This question is very similar to the old question posted here: Get analytic tokens from ElasticSearch documents , but to see if there are any changes, I thought it would make sense to publish it again for the latest version of ElasticSearch.
We are trying to search for bodies of text in ElasticSearch using a search query and matching fields using the snowball stack built into ElasticSearch. The performance and results are great, but since we need a text thesis for post-analysis, we would like the search result to return the actual tokens for A text box for each document in the search results.
The mapping for the field currently looks like this:
"TitleEnglish": { "type": "string", "analyzer": "standard", "fields": { "english": { "type": "string", "analyzer": "english" }, "stemming": { "type": "string", "analyzer": "snowball" } } }
and the search query is done specifically on TitleEnglish.stemming . Ideally, I would like it to return this field, but return that it does not return the analyzed field, except for the original field.

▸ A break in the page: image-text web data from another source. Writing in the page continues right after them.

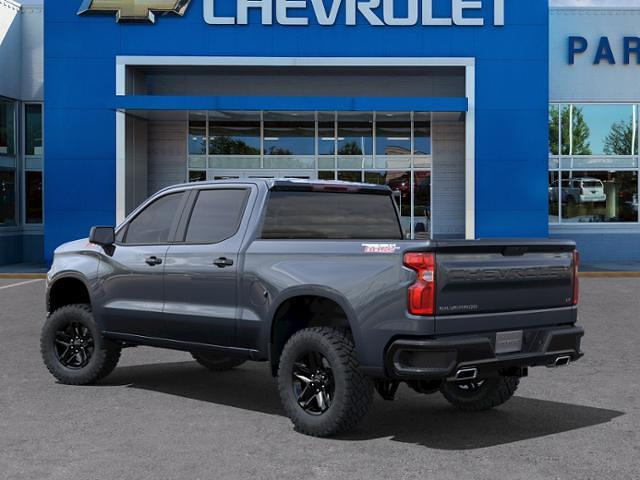 2021 Chevrolet Silverado 1500 Crew Cab 4x4, Pickup #283648 - photo 4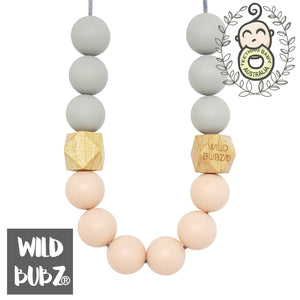 WILD BUBZ® Divinity Silicone & Beech Wood Necklace ★★★★★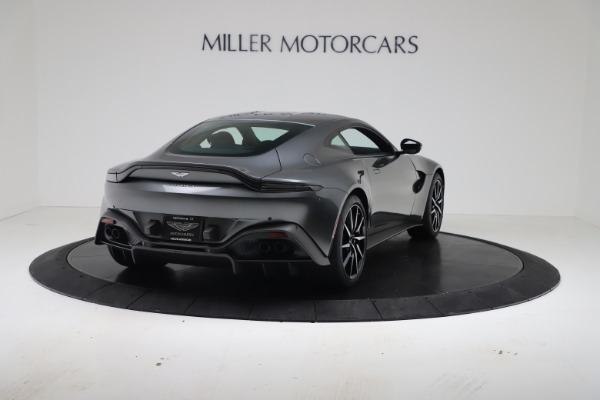 New 2020 Aston Martin Vantage Coupe for sale Sold at Pagani of Greenwich in Greenwich CT 06830 8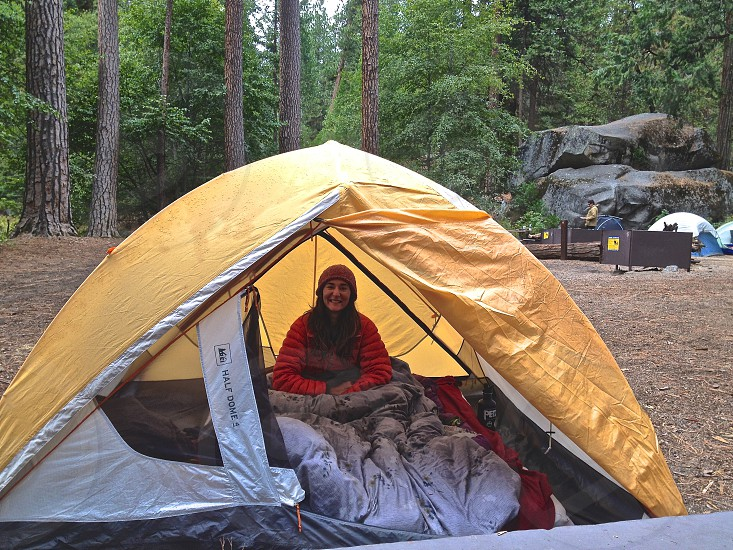 Juliana comfortable in her tent in Backpacker's Camp in Yosemite National Park photo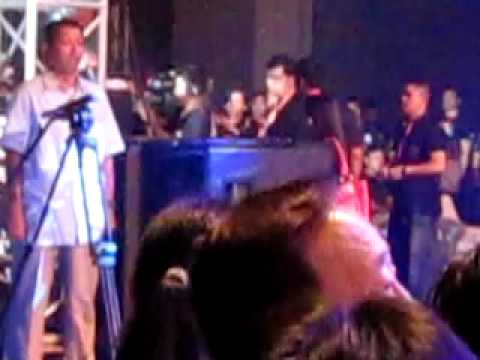 Charice Concert, I have Nothing If I Don't Have You, Roilo Golez video 27 June 2009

Does anyone know how to do this? We examined Term Vectors , but they seem to be returnable only for individual documents or a set of documents, and not for the search result?
Or perhaps other solutions, such as Solr or Sphinx, offer this opportunity?
To add additional information. If we run the following query:
GET /_analyze?analyzer=snowball&text=Eight issue of Industrial Lorestan eliminate barriers to facilitate the Committees review of
It returns the words: eight , issu , industri , etc. This is exactly the result that we would like to return for each relevant document for all words in the text (so not only matches).